CDC Reports on Influenza Activity in the United States During the 2017–18 Season and Composition of the 2018–19 Influenza Vaccine
According to the U.S Centers for Disease Control and Prevention (CDC), the United States 2017–18 influenza season (October 1, 2017–May 19, 2018) was a high severity season with high levels of outpatient clinic and emergency department visits for influenza-like illness (ILI), high influenza-related hospitalization rates, and elevated and geographically widespread influenza activity across the country for an extended period. Nationally, ILI activity began increasing in November, reaching an extended period of high activity during January–February, and remaining elevated through March. Influenza A(H3N2) viruses predominated through February and were predominant overall for the season; influenza B viruses predominated from March onward.
While the CDC and partners are working to improve existing flu countermeasures, increases in flu vaccine uptake and the appropriate use of antiviral drugs for treatment could further reduce the burden of influenza in the United States. Studies are underway to better understand the reasons for this high severity. In addition, a high number of influenza-associated pediatric deaths were reported this season.

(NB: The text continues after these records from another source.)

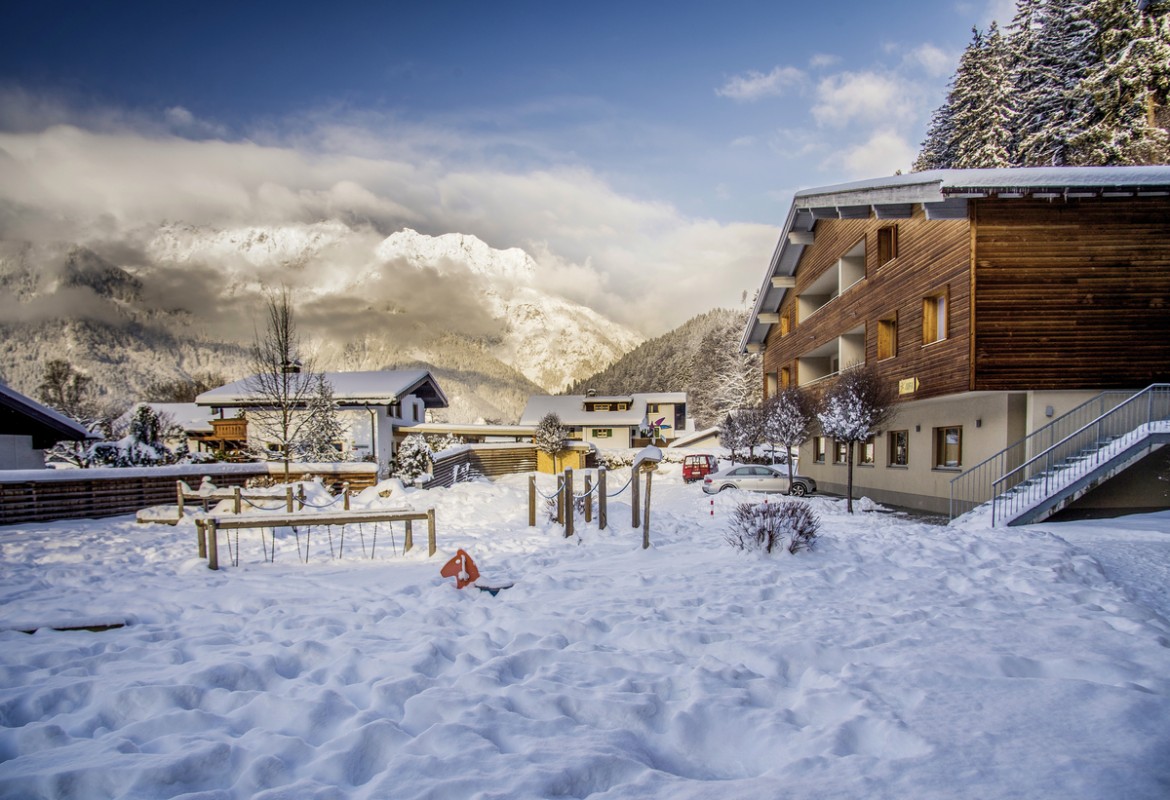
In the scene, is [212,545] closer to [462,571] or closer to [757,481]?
[462,571]

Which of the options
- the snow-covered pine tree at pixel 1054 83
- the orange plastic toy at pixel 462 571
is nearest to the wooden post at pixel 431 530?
the orange plastic toy at pixel 462 571

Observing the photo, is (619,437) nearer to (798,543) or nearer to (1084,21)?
(1084,21)

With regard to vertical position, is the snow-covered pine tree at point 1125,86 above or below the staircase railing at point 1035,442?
above

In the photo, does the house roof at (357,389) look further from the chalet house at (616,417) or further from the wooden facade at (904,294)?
the wooden facade at (904,294)

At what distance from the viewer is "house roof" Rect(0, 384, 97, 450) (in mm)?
17297

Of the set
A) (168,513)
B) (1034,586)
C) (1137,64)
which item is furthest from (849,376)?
(1137,64)

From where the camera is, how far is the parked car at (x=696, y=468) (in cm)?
3117

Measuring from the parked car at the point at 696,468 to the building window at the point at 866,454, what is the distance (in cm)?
906

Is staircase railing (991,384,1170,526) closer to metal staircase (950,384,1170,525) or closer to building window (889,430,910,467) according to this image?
metal staircase (950,384,1170,525)

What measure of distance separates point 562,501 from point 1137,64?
2994 cm

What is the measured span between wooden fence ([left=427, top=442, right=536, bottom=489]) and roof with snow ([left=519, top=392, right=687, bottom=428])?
12.8 metres

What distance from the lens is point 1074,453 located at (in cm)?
1384

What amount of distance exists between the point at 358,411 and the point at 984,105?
125ft

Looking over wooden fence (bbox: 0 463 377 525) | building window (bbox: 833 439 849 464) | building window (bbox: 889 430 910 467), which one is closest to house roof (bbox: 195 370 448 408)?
wooden fence (bbox: 0 463 377 525)
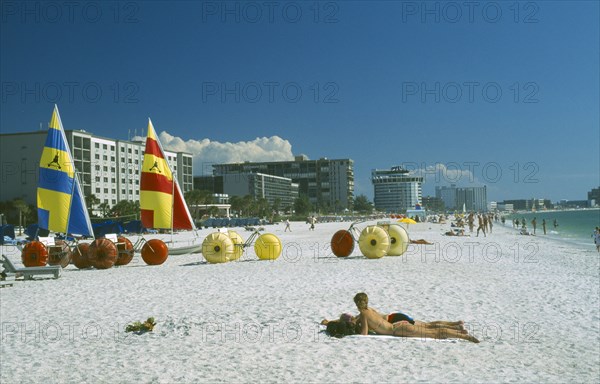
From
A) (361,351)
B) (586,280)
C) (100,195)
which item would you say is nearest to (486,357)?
(361,351)

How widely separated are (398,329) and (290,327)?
6.31 ft

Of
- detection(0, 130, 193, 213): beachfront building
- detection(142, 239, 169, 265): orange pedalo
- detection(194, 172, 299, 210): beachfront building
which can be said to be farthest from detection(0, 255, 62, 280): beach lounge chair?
detection(194, 172, 299, 210): beachfront building

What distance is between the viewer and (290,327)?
30.4 ft

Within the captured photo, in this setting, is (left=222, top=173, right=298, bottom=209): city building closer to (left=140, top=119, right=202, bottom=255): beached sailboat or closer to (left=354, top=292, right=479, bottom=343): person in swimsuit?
(left=140, top=119, right=202, bottom=255): beached sailboat

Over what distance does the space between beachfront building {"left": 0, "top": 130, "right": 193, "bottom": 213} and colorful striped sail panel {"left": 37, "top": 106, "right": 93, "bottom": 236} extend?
5679cm

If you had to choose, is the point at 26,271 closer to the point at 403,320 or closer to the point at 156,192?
the point at 156,192

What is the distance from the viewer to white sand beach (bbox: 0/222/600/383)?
716 centimetres

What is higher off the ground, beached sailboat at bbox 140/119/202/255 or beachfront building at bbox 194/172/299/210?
beachfront building at bbox 194/172/299/210

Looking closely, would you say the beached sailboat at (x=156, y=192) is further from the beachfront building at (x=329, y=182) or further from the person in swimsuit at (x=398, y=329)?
the beachfront building at (x=329, y=182)

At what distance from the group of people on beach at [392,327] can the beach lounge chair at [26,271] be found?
11.1 metres

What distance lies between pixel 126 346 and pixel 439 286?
7956mm

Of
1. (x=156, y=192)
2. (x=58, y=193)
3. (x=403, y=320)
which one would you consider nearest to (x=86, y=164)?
(x=58, y=193)

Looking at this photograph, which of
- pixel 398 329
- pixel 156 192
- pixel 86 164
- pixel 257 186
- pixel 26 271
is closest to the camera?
pixel 398 329

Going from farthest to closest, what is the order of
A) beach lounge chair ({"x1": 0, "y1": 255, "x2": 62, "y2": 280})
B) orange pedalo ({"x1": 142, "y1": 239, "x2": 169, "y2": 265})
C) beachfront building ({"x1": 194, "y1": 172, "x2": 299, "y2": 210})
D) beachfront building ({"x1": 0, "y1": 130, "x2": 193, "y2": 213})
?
beachfront building ({"x1": 194, "y1": 172, "x2": 299, "y2": 210}) < beachfront building ({"x1": 0, "y1": 130, "x2": 193, "y2": 213}) < orange pedalo ({"x1": 142, "y1": 239, "x2": 169, "y2": 265}) < beach lounge chair ({"x1": 0, "y1": 255, "x2": 62, "y2": 280})
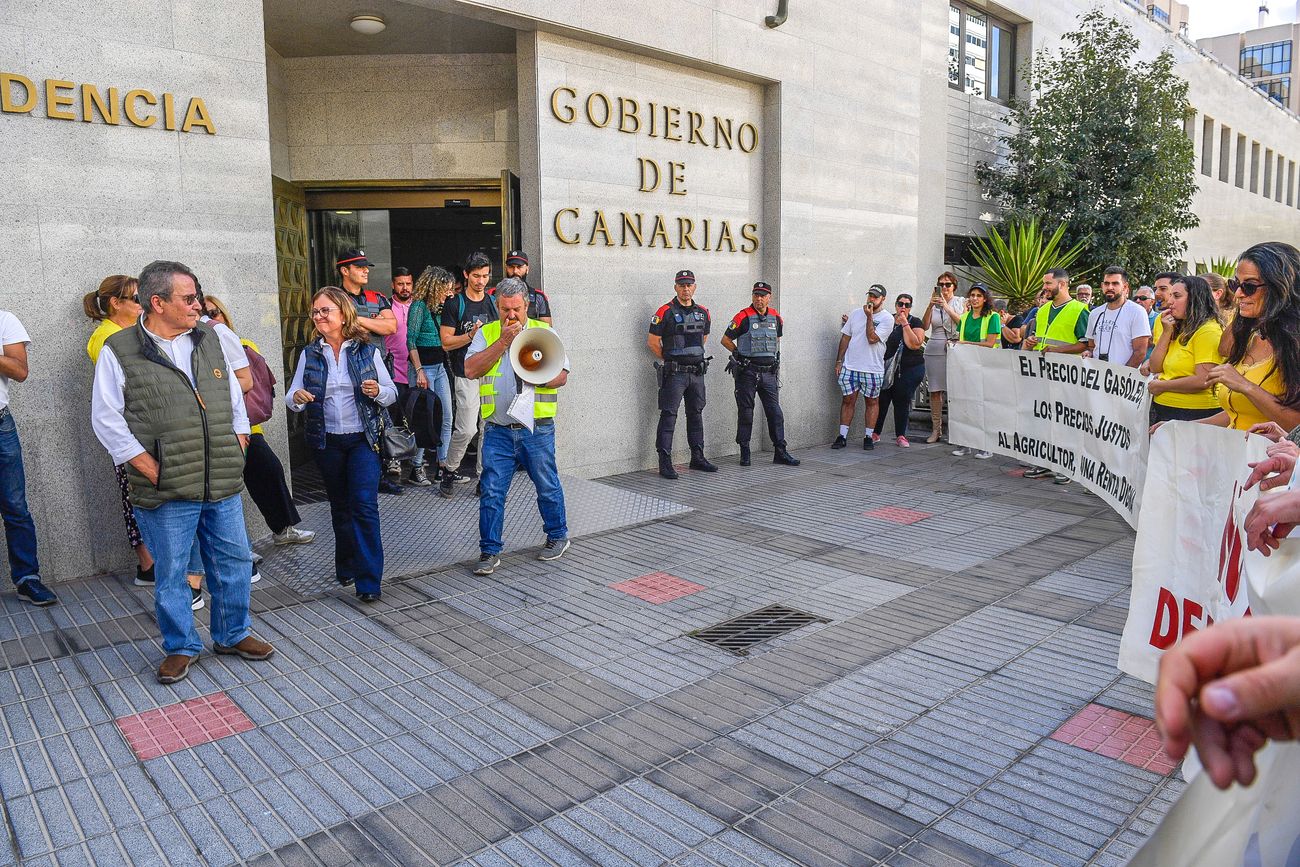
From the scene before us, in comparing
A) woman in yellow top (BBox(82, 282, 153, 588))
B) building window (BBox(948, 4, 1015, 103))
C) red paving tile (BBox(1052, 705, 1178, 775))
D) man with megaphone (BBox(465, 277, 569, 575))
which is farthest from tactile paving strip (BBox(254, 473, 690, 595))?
building window (BBox(948, 4, 1015, 103))

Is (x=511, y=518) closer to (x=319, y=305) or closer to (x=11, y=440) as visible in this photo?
(x=319, y=305)

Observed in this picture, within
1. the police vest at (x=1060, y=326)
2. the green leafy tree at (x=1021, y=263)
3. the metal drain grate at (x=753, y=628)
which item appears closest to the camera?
A: the metal drain grate at (x=753, y=628)

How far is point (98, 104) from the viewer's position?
20.1ft

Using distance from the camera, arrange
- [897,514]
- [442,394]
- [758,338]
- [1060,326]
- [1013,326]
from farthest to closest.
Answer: [1013,326] → [758,338] → [1060,326] → [442,394] → [897,514]

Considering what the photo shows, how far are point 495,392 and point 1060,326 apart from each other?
223 inches

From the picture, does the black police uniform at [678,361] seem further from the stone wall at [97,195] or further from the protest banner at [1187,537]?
the protest banner at [1187,537]

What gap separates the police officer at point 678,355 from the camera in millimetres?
9500

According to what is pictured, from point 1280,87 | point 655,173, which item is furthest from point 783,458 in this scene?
point 1280,87

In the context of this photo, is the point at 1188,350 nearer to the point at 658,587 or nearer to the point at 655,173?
the point at 658,587

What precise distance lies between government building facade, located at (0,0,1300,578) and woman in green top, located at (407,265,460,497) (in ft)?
3.31

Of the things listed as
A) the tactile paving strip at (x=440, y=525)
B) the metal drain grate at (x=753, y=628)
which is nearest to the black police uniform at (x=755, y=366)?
the tactile paving strip at (x=440, y=525)

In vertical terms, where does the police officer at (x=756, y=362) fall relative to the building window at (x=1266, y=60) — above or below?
below

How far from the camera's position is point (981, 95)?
1569 centimetres

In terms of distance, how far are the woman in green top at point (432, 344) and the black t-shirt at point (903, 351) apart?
5600mm
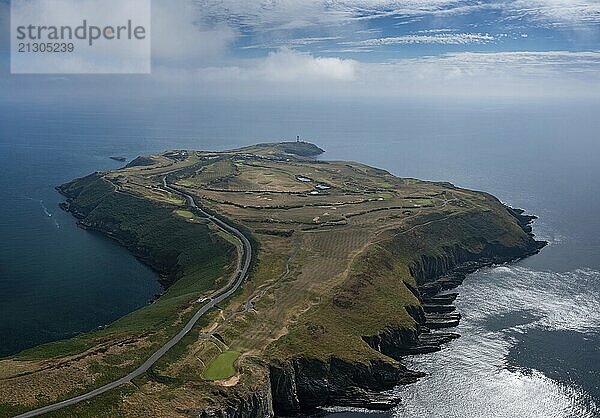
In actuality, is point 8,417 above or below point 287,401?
above

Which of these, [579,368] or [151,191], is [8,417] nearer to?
[579,368]

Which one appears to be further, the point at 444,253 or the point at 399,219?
the point at 399,219

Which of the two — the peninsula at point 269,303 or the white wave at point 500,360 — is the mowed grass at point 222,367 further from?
the white wave at point 500,360

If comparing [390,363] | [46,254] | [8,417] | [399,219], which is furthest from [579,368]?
[46,254]

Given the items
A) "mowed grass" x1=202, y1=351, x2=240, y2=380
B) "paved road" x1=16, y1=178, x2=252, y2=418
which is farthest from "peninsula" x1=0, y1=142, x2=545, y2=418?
"paved road" x1=16, y1=178, x2=252, y2=418

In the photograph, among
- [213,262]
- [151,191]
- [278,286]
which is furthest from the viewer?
[151,191]

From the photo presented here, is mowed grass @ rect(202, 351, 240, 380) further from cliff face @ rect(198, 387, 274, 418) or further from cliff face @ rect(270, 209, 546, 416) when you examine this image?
cliff face @ rect(270, 209, 546, 416)

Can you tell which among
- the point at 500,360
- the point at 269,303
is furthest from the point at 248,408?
the point at 500,360

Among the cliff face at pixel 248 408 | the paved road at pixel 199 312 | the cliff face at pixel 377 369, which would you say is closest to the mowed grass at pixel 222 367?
the cliff face at pixel 248 408
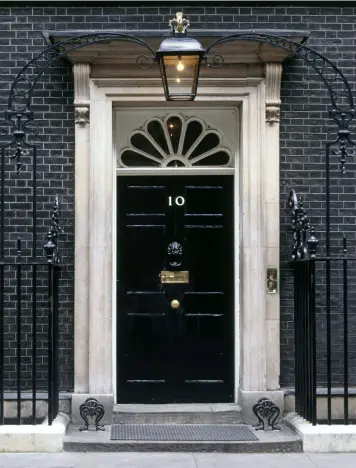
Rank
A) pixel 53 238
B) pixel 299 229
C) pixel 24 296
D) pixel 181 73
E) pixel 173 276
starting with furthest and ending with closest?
1. pixel 173 276
2. pixel 24 296
3. pixel 299 229
4. pixel 53 238
5. pixel 181 73

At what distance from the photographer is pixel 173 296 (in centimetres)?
901

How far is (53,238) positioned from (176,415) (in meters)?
2.31

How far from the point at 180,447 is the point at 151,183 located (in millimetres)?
2905

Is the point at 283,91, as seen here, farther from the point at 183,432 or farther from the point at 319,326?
the point at 183,432

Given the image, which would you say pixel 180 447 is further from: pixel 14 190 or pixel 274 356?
pixel 14 190

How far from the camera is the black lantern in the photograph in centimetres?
708

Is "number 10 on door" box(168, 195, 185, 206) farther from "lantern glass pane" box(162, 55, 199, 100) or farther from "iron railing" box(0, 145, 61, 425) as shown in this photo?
"lantern glass pane" box(162, 55, 199, 100)

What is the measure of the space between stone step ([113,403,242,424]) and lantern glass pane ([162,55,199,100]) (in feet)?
10.8

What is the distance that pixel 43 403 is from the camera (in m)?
8.48

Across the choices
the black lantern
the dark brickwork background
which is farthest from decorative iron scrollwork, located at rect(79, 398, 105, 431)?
the black lantern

The Food and Drug Administration’s Vaccines and Related Biologic Products Advisory Committee recommended that the 2018–19 trivalent vaccine to be used in the United States contain an A/Michigan/45/2015 A(H1N1)pdm09-like virus, an A/Singapore/INFIMH-16–0019/2016 A(H3N2)-like virus, and a B/Colorado/06/2017-like (B/Victoria lineage) virus. The quadrivalent vaccine recommendation included the trivalent vaccine viruses as well as a B/Phuket/3073/2013-like (B/Yamagata lineage) virus. The B component recommendation represents a change in the influenza B/Victoria lineage component recommended for the 2017–2018 Northern Hemisphere and 2018 Southern Hemisphere influenza vaccines. The B component change was made because of the increasing global circulation of an antigenically drifted B/Victoria lineage virus (V1A.1).
The A(H3N2) recommendation represents an update to the 2017–2018 Northern Hemisphere vaccines but is the same A(H3N2) virus recommended for the 2018 Southern Hemisphere vaccine. The decision to update the A(H3N2) component was not made to address antigenic drift, but rather because the egg-propagated A/Singapore vaccine virus is antigenically more similar to circulating viruses than the egg-propagated A/Hong Kong vaccine virus recommended for the Northern Hemisphere 2017–2018 vaccine. Vaccine recommendations were based on factors including global influenza virologic and epidemiologic surveillance, genetic characterization, antigenic characterization, and the candidate vaccine viruses that are available for production.